Having finished off our samples, we were given the glasses as a token and shown the way down to the bar where we could sample more whisky at £2.50 a glass. I was rather taken with the idea of a nutty malt from the Highlands and tasted a 12 year old Fettercairn. It was very nice. I then bought a bottle in the whisky shop. I also bought Nick a small bottle of Auchentoshan 18 year old because the full bottle was very expensive.

I then took a big detour via the hotel to dump my various purchases before setting out once more for the Royal Mile in search of food. On the way I stopped off in the Calton Hill Cemetery to check out David Hume’s grave – pretty impressive I must say though, oddly, shared with a bunch of other people. Also, the monument to the Americans with a rather serious looking Abe Lincoln on top was a bit odd. Though maybe not…who knows?

Overcome with a desire to see Greyfriar’s Kirk, I decided to lunch in the pub where I’d had a beer earlier. A lovely plate of gammon and eggs and pint of Caledonian later and I went up to the church to find…it was locked up tight. Obviously they didn’t want me to see it! Disappointed but unfazed, I decided to wander round the Royal Mile a bit. I ended up at Starbucks for my usual – the girl had no idea what my ‘usual’ was so I had to give the full order. Mind you, she was Schumanian. Actually, that is odd. There are an awful lot of Schumanians working and, I assume, living in Edinburgh.

While sitting in Starbucks thinking on this and reading some of the tourist bumfph I’d picked up, I came across a piece of news that gladdened my heart. Apparently it is possible to climb the Scott Monument! I hurriedly gulped down my latte and ran down the road, across Waverley Bridge and skidded to a halt outside the little wooden door to the monument. My luck was seriously not going very well! The place was empty. No-one anywhere…actually that’s a lie. A jolly Scot took my £3 and showed me the stairs.

287 stairs to be exact. Up a very narrow, spiral staircase. I climbed the lot. But what fantastic views. 360º views. Totally amazing. The height to the top of the finial is 200ft 6in which, in new money is 61.1m. I think it sounds more of an achievement in imperial. It took about four years to build, completed in 1844 and cost £16,154 7s 11d, which was a lot of money back then! Actually, it’s not bad right now. I felt like the King of Edinburgh up there. I didn’t even mind the tight squeeze when people were on the way up as I was on the way down. I just told them they had a very long way to go.
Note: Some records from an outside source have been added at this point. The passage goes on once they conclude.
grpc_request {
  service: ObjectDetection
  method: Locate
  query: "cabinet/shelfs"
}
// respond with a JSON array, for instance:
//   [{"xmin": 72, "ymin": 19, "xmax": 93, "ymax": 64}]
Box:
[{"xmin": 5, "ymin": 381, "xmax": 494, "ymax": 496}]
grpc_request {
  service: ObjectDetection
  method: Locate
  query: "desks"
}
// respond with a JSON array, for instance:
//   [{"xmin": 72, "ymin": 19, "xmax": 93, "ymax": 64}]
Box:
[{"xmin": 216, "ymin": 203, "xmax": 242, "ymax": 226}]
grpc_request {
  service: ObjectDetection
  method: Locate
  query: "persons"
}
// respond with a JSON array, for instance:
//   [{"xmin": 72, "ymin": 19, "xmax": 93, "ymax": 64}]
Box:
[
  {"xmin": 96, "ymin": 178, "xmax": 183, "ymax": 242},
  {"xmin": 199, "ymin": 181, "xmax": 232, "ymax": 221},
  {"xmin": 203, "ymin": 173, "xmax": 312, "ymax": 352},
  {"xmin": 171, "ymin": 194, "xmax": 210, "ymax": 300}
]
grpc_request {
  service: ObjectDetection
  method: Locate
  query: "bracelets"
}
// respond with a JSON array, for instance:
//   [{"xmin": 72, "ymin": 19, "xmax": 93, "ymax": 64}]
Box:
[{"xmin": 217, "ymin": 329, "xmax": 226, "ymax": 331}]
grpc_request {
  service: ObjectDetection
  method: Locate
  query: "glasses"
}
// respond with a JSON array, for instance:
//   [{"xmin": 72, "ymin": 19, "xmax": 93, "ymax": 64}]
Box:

It was 287 stairs coming down, as well.

Jenners, Princes Street, Edinburgh, from the top of the Scott Monument

I was, having wound myself down the monument, pretty bushed so I decided to head back to the hotel and wait for Mirinda to call to say she was on her way back. Which I did and which she did. When I left the hotel, the fog had returned. According to someone at Livingston, this happens often and it rolls off the sea. Whatever it is, it’s quite weird to go into a hotel with the sky blue and seeing for miles then come out about an hour later and it’s white and you can’t see a thing.

Anyway, we managed to get home, feeling our way along the walls, and had room service for dinner and watched Madagascar II – Mirinda’s choice.

Mirinda reports that, according to the folk at Livingston, we were insane to go to Calton Hill as it’s known as a disgusting place full of drunks and drug addicts.